◆ Source material ◆
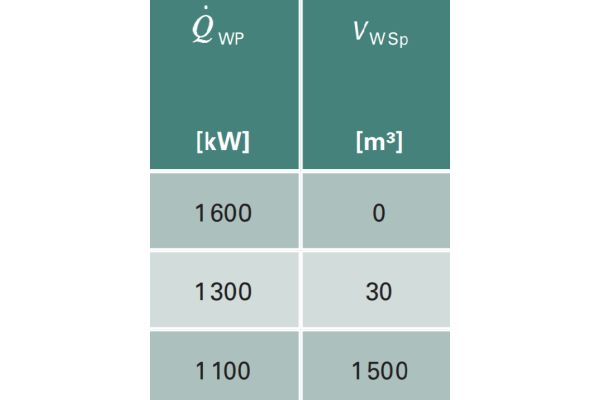 Schon bei einem Speichervolumen von 30 m!SUP(3)SUP! reduziert sich der Leistungsbedarf bei der Wärmepumpenlösung um 300 kW. Das optimale Preis/Leistungs-Verhältnis errechnete sich bei einem Speichervolumen von 200 m!SUP(3)SUP!.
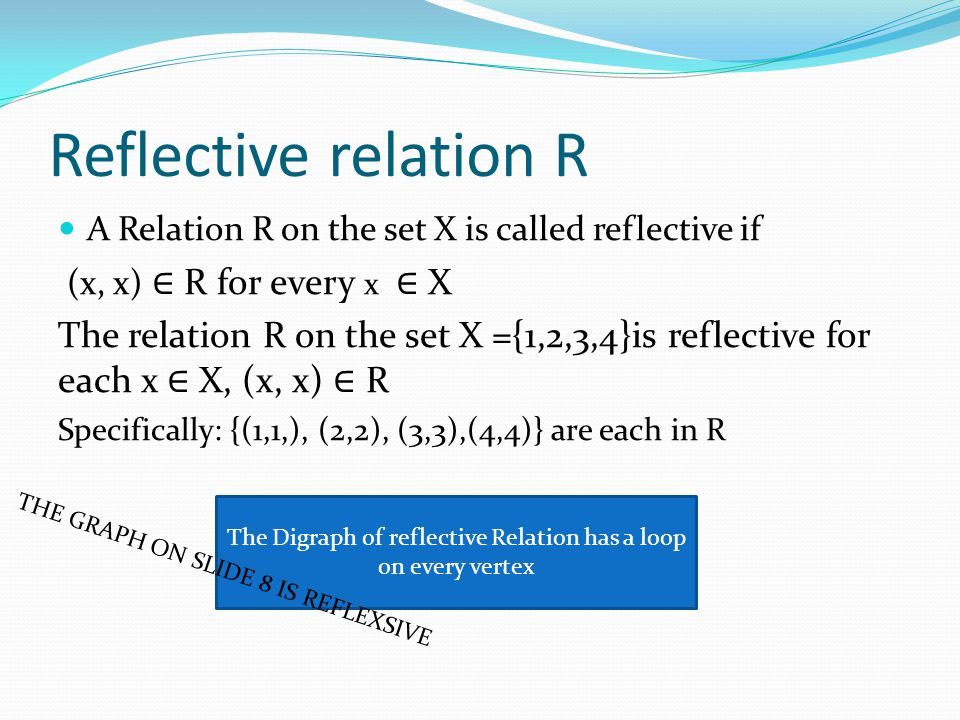Reflective relation R A Relation R on the set X is called reflective if (x, x) R for every x X The relation R on the set X ={1,2,3,4}is reflective for each x X, (x, x) R Specifically: {(1,1,), (2,2), (3,3),(4,4)} are each in R The Digraph of reflective Relation has a loop on every vertex THE GRAPH ON SLIDE 8 IS REFLEXSIVE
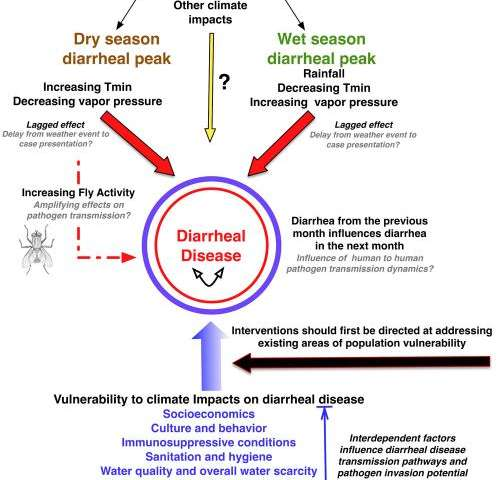 Climate change likely to worsen threat of diarrheal disease in Botswana, arid African countries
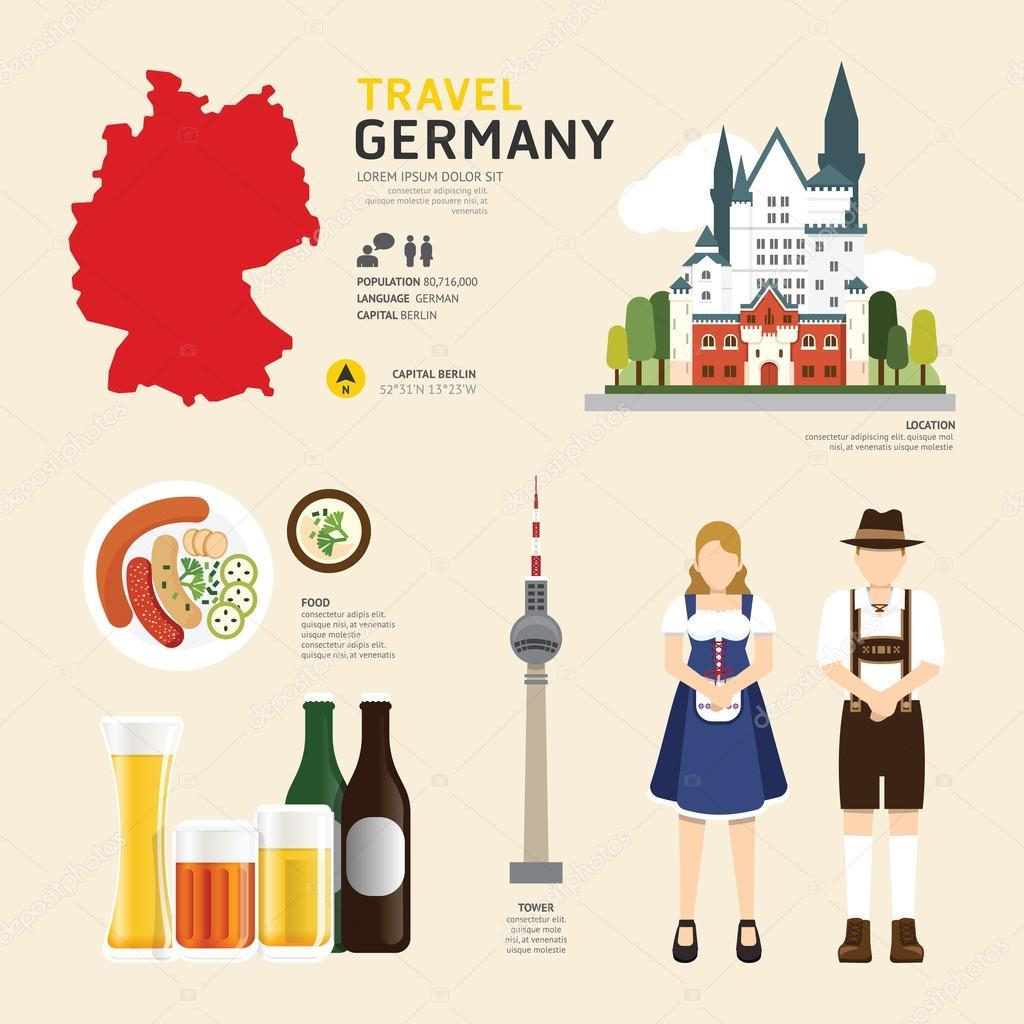 I Want To Visit Germany In German: Design Plat Icônes Des Monuments De L'Allemagne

◆ Requirement ◆
I would like the material above returned exactly as it stands, without its pictures.

◆ Result for this exercise ◆
 Schon bei einem Speichervolumen von 30 m!SUP(3)SUP! reduziert sich der Leistungsbedarf bei der Wärmepumpenlösung um 300 kW. Das optimale Preis/Leistungs-Verhältnis errechnete sich bei einem Speichervolumen von 200 m!SUP(3)SUP!.
Reflective relation R A Relation R on the set X is called reflective if (x, x) R for every x X The relation R on the set X ={1,2,3,4}is reflective for each x X, (x, x) R Specifically: {(1,1,), (2,2), (3,3),(4,4)} are each in R The Digraph of reflective Relation has a loop on every vertex THE GRAPH ON SLIDE 8 IS REFLEXSIVE
 Climate change likely to worsen threat of diarrheal disease in Botswana, arid African countries
 I Want To Visit Germany In German: Design Plat Icônes Des Monuments De L'Allemagne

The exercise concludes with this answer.